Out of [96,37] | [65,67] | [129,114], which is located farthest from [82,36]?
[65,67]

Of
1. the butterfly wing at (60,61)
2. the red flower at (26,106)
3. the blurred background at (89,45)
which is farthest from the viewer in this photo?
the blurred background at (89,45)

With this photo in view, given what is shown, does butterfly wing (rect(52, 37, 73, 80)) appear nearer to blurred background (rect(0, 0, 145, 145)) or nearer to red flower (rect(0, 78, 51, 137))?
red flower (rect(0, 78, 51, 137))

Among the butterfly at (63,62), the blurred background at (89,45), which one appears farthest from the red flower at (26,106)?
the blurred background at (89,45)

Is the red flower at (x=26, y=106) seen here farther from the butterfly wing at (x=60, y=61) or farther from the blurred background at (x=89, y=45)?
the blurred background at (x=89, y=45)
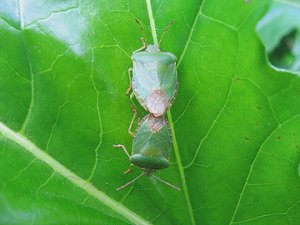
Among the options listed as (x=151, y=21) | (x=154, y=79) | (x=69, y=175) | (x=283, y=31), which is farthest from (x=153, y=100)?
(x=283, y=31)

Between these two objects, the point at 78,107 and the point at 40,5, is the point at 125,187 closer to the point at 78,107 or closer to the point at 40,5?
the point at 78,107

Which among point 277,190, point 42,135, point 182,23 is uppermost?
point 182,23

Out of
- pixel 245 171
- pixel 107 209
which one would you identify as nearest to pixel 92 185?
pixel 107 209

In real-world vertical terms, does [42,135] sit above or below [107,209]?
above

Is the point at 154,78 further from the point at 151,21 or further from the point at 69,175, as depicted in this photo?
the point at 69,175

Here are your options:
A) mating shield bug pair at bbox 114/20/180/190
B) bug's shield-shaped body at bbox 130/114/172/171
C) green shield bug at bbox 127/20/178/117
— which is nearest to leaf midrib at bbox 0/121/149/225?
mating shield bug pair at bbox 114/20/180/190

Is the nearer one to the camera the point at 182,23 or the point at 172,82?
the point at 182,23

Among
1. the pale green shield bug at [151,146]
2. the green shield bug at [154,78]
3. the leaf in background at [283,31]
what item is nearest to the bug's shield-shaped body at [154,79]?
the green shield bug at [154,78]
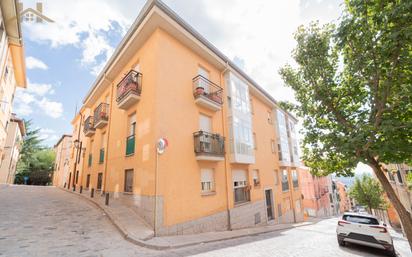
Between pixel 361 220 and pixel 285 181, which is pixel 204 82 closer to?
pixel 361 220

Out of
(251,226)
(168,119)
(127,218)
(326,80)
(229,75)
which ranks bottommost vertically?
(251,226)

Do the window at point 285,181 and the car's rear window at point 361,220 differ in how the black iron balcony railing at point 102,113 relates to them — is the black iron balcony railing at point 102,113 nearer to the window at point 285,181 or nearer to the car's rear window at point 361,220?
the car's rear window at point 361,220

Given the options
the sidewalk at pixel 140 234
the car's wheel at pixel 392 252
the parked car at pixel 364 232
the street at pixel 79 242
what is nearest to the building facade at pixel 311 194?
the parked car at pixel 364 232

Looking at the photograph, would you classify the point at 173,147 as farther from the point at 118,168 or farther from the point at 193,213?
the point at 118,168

----

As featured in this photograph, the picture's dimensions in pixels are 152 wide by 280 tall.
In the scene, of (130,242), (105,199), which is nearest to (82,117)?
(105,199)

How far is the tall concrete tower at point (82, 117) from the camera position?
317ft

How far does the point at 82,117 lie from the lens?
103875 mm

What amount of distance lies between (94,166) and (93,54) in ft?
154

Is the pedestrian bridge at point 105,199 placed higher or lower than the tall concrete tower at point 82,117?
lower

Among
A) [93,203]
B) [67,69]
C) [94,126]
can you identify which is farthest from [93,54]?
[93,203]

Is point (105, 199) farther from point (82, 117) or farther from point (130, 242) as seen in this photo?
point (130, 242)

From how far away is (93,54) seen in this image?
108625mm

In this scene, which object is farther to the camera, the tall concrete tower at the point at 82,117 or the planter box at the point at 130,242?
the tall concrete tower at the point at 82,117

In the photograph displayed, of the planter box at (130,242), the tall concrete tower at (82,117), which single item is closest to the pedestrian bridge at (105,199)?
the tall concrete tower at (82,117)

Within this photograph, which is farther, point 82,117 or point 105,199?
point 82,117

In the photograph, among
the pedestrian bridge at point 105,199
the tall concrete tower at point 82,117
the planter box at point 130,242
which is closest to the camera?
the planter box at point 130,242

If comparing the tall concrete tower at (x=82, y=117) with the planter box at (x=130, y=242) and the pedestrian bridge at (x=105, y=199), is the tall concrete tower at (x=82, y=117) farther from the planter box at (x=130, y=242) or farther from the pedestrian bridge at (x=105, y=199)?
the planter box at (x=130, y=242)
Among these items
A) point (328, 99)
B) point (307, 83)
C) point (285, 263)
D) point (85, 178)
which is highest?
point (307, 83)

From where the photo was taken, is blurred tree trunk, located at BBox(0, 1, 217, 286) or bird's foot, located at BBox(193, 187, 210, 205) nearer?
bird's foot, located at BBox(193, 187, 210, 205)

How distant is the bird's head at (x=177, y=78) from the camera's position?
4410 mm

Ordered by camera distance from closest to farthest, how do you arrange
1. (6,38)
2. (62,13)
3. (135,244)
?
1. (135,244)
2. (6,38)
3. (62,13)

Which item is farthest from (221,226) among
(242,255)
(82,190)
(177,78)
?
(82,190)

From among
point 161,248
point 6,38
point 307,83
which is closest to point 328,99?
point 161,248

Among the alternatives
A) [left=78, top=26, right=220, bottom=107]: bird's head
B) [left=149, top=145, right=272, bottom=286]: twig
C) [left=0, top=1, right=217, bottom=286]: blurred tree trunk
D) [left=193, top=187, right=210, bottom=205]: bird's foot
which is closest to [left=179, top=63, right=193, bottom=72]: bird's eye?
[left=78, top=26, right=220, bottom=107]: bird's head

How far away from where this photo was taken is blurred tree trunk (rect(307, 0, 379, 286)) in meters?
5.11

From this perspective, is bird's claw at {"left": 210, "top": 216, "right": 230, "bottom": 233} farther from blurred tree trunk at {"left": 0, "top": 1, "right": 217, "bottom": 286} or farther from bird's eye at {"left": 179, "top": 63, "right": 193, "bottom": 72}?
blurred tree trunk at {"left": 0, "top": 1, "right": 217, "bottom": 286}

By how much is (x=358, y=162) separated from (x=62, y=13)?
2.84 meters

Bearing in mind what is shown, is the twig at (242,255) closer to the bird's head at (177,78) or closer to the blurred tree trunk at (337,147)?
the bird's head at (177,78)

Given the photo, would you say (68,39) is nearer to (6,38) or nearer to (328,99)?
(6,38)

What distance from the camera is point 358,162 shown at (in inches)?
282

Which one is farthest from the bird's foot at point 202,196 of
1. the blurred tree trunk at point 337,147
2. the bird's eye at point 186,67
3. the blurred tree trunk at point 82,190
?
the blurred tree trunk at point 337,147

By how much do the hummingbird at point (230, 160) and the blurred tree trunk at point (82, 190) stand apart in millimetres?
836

----

# [PROBLEM STATEMENT]
Extract every line from the records that contains the word "identify", copying each such line in full.

# [RESULT OF THE EXERCISE]
which one would you identify as nearest to pixel 92 185?
can you identify which is farthest from [93,54]?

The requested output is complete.